Depending on who you talk to, you may get weird looks for telling someone that you are an R user or a Python user. Both languages have developed significantly over the last few decades and nowadays this language rivalry is unnecessary or simply non-existent.
Aside from the culture war, it is now possible to use one within the others’ environment,
using easily installable packages. Notably, rpy2
and reticulate
to use
R within Python and Python within R, respectively.
Try it in Renku
I’ve hosted a sandboxed project on Renku, a platform that I work with on a daily basis. Here you can access an anonymous session with one click: https://renkulab.io/projects/learn-renku/teaching-on-renku/using-r-and-python-together/sessions/new?autostart=1.
Once your session loads up, you will be greeted with RStudio as the default end-point, but don’t worry if this isn’t your preferred editor: we will switch to JupyterLab shortly and you can even use VSCode.

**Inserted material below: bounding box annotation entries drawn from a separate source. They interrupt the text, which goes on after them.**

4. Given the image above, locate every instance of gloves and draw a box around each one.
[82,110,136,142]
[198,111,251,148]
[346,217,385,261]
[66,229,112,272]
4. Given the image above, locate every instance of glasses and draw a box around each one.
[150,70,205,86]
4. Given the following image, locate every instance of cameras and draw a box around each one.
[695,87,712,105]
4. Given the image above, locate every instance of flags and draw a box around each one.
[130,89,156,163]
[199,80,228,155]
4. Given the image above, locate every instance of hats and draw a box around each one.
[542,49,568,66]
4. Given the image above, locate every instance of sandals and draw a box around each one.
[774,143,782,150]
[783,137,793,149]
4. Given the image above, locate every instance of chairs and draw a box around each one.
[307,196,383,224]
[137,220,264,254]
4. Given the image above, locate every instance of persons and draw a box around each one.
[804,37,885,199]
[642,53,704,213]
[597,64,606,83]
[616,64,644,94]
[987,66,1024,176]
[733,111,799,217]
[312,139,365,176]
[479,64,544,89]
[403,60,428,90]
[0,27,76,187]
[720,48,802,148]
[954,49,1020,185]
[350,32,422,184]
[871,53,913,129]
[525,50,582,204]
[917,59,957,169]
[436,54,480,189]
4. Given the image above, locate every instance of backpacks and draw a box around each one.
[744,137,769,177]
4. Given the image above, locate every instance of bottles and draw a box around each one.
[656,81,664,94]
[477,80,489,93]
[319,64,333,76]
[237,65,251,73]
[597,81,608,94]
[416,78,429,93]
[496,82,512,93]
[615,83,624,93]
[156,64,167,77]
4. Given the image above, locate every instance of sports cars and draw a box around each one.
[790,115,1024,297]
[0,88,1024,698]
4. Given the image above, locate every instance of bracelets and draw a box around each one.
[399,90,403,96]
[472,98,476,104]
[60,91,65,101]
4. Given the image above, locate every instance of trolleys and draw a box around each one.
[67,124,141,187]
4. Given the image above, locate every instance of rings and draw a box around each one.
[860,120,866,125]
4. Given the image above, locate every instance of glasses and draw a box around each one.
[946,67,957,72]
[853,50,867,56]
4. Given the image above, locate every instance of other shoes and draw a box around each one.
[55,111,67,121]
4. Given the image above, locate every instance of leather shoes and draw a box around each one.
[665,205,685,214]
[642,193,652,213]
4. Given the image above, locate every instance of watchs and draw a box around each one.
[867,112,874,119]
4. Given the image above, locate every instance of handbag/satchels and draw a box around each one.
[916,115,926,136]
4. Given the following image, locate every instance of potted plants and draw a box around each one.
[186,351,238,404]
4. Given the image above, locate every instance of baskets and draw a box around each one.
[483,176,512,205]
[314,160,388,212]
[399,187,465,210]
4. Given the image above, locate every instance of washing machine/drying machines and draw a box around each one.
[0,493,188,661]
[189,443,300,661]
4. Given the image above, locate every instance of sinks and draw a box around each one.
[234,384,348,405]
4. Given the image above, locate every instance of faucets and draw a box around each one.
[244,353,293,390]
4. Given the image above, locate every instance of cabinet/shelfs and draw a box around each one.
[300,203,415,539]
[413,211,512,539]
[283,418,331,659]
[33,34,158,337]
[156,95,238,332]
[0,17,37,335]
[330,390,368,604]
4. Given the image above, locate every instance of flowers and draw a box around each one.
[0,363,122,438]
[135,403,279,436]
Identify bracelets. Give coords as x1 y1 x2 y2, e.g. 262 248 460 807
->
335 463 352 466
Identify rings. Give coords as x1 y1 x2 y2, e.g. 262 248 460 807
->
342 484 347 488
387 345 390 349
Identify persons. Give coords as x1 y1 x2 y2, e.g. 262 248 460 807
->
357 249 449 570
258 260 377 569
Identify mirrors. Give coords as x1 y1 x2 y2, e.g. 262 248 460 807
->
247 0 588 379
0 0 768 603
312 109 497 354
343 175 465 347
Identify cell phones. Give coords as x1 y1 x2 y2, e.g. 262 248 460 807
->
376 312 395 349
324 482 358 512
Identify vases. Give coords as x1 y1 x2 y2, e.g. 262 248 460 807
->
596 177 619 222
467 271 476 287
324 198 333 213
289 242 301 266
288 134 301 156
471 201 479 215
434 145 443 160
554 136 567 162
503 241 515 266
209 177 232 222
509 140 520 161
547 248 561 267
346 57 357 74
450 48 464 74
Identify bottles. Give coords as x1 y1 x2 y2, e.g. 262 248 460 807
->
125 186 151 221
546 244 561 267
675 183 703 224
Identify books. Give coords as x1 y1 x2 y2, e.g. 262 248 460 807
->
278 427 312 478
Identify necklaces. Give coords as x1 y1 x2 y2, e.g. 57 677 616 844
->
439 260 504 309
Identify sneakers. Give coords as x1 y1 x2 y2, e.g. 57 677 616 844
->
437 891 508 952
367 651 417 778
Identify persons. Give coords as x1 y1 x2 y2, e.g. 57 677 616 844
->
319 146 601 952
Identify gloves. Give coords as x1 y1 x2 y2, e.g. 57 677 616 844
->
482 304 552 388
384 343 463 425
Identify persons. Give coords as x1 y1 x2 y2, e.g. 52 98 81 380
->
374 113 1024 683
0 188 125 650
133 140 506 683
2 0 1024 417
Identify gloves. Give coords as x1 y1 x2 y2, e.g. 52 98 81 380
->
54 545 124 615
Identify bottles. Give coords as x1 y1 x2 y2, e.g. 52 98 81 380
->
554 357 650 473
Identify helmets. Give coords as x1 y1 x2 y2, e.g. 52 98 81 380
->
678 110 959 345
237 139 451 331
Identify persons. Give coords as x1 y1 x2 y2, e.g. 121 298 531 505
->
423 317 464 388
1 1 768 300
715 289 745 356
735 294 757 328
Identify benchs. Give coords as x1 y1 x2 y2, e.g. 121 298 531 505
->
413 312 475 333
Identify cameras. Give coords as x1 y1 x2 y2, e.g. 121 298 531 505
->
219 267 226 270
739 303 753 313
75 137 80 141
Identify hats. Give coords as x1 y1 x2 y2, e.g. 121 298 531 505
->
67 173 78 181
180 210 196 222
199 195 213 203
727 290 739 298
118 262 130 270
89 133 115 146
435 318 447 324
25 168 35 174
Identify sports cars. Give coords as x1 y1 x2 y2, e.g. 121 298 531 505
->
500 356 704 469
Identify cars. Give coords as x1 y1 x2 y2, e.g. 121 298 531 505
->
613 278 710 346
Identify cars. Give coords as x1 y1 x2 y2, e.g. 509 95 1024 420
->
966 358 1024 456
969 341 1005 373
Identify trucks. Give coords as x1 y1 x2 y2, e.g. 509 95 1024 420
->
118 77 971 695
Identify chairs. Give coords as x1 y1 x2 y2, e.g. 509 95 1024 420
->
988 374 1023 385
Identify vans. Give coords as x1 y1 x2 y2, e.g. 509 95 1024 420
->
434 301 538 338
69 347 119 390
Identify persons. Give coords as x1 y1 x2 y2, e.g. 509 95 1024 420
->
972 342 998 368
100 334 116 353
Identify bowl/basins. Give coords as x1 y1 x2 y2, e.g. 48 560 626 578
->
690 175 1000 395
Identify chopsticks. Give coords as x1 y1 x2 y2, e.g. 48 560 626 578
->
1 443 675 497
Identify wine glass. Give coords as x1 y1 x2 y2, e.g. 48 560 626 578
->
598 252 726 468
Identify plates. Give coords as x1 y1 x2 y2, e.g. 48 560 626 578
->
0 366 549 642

For the purposes of this project, we obviously need both R and Python installed somewhere in order to use them both. We used an RStudio template provided by Renku which actually contains both R and Python.
Python in R
If you open up the ./notebooks/Python_in_R.html
file, you will see how we have called the Python kernel within an R Markdown using Reticulate. You need to point R to where
your Python kernel is. In this case, it is at /opt/conda/bin/python
, which is
the default for Renku projects.
```{r load_reticulate}
library(reticulate)
use_python("/opt/conda/bin/python", required = TRUE)
```
And that’s essentially it - you can now use Python in your code chunks. For example
```{python pandas}
import pandas as pd
df = pd.DataFrame({'X': [1, 2], 'Y': [3, 4]})
print(df)
```
Your Python variables are saved in the special py
object, so you can access them
easily!
```{r access_py}
py$df
```
which outputs:
## X Y
## 1 1 3
## 2 2 4
To JupyterLab
As I mentioned before, this particular sandbox comes with both RStudio and JupyterLab! You will have to open the session in a new tab and then change the end-point to lab:
Python in R
This is even easier than Python in R. The rpy2 package
gives us Jupyter magic in the form of %R
for in-line commands or %%R
for an
entire cell. All you have to do is load the extension:
%load_ext rpy2.ipython
A multi-line cell is given as an example in the ./notebooks/R_in_Python.ipynb
:
%%R
regression <- lm(mtcars$mpg ~ mtcars$carb)
summary(regression)
Interfacing numpy and R matrices is also easy, as you will find further down in that notebook.
Safe-keeping
If you want to save a copy of this sandboxed environment for later use, fork the following project into your own namespace: https://renkulab.io/projects/learn-renku/teaching-on-renku/using-r-and-python-together. You will need a Renku account, but you can use GitHub to login if you already have this.
Truce?
Both R and Python are widely popular and there is no reason to eschew one in favour of another. They are capable of many things and now it is easy to lean into the other if need.